Start of Supplied data

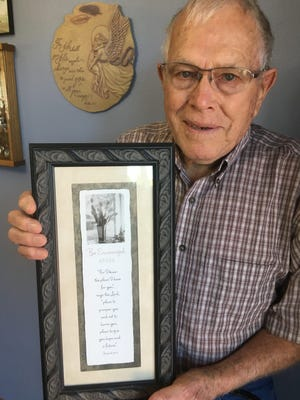 Herman Luhring of Parkersburg, whose wife Shirley was killed in a May 25, 2008, tornado that ravaged the city, holds a Bible verse -- Jeremiah 29:11 -- that hangs in his rebuilt home, which gives him hope. He still takes regulated medication for injuries suffered in the tornado.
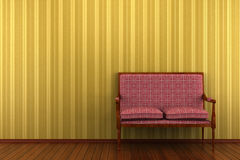 Classic sofa in front of yellow striped wall royalty free stock photo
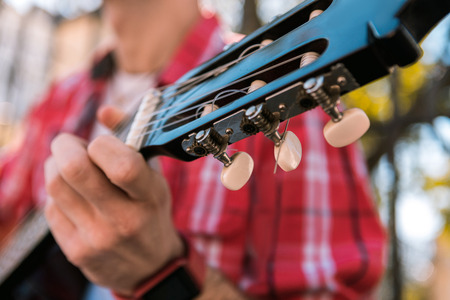 Elegant headstock. Close up of brown headstock and male hand touching guitar and playing for pleasure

End of Supplied data

Task:
Only the text of the listing above should be copied, exactly and with pictures left out.

Response:
 Herman Luhring of Parkersburg, whose wife Shirley was killed in a May 25, 2008, tornado that ravaged the city, holds a Bible verse -- Jeremiah 29:11 -- that hangs in his rebuilt home, which gives him hope. He still takes regulated medication for injuries suffered in the tornado.
 Classic sofa in front of yellow striped wall royalty free stock photo
 Elegant headstock. Close up of brown headstock and male hand touching guitar and playing for pleasure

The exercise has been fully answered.